US Vice President JD Vance has rejected claims that the United States is handing Iran a $300 billion reconstruction fund as part of a newly negotiated agreement between Washington and Tehran.
The controversy emerged after reports suggested Iran could gain access to a massive investment fund following a framework agreement aimed at ending recent hostilities and easing economic restrictions. Critics quickly accused the Trump administration of effectively funding Iran.
Vance Says No US Money Is Involved
Speaking on The Megyn Kelly Show, Vance insisted the reports were being mischaracterized. He said the proposal does not involve American taxpayer money, grants, or direct payments to Iran.
Instead, he explained that if Iran complies with the terms of the agreement and changes its behavior, the US could ease certain sanctions, allowing private investors and foreign governments to pursue economic projects inside the country.
Vance used the example of the United Arab Emirates potentially investing in Iranian infrastructure or energy projects if sanctions barriers are removed.

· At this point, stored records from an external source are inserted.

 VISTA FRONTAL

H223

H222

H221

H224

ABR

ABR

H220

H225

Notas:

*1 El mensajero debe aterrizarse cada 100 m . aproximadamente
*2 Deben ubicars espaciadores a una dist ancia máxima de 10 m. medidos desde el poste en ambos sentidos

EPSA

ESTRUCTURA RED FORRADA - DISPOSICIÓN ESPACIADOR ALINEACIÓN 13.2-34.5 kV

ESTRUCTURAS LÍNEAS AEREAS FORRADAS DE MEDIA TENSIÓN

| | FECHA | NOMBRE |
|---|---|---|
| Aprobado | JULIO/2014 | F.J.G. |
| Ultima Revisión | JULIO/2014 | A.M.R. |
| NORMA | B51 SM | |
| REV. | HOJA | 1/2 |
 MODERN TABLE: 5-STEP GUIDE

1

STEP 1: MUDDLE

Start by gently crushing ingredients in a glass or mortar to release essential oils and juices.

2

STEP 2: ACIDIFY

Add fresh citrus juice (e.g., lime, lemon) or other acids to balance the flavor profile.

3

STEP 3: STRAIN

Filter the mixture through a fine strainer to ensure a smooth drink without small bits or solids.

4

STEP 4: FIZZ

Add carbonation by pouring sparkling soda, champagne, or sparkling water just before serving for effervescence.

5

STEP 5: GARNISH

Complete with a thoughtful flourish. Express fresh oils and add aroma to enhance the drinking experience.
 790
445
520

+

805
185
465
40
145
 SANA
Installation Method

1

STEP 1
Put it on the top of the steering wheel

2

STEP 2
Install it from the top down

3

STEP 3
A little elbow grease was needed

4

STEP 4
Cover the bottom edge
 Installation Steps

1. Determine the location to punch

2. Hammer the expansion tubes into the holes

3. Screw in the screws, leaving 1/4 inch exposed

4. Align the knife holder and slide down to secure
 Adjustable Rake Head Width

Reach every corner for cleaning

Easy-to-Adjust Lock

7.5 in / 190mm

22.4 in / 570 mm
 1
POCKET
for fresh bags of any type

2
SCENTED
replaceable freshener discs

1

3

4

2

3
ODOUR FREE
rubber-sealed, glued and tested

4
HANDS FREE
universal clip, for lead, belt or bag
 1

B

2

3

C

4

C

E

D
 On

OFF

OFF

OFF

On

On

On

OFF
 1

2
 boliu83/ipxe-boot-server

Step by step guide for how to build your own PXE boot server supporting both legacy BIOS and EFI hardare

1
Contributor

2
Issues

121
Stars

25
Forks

What Is the $300 Billion Fund?
According to reports, the proposed fund would be a private investment vehicle designed to attract long-term investment into Iran’s economy. Sources familiar with the negotiations say companies from the Gulf region, Asia, Africa, South America, and the United States have expressed interest in participating.
The fund would reportedly focus on sectors such as energy, transportation, manufacturing, logistics, and infrastructure development.
Importantly, the proposal is not described as a compensation package, reconstruction payment, or foreign aid program funded by governments.
Why Iran Wants Foreign Investment
Iran has struggled to attract major international investment for decades due to sanctions and restrictions that limited access to global financial markets.
Despite possessing some of the world’s largest oil and natural gas reserves, the country has seen limited foreign capital flow into its economy. Supporters of the proposed fund argue that outside investment could help modernize infrastructure and create economic opportunities.
Analysts note that Iran’s large population, industrial base, and natural resources make it an attractive market if restrictions are eased.
Fund Depends on Final Agreement
Officials familiar with the negotiations say the investment fund does not yet exist and would only be created if a final agreement is successfully reached.
The current framework reportedly provides a roadmap for further negotiations over the coming weeks. During that period, potential investors and administrators would evaluate projects and determine how the fund could operate.
Political Debate Continues
The proposal is already generating fierce debate in Washington. Supporters argue that economic incentives could encourage long-term stability and reduce tensions, while critics contend that easing sanctions could benefit the Iranian government.
For now, administration officials maintain that no American money is being transferred and that any future investment would come from private and international sources rather than US taxpayers.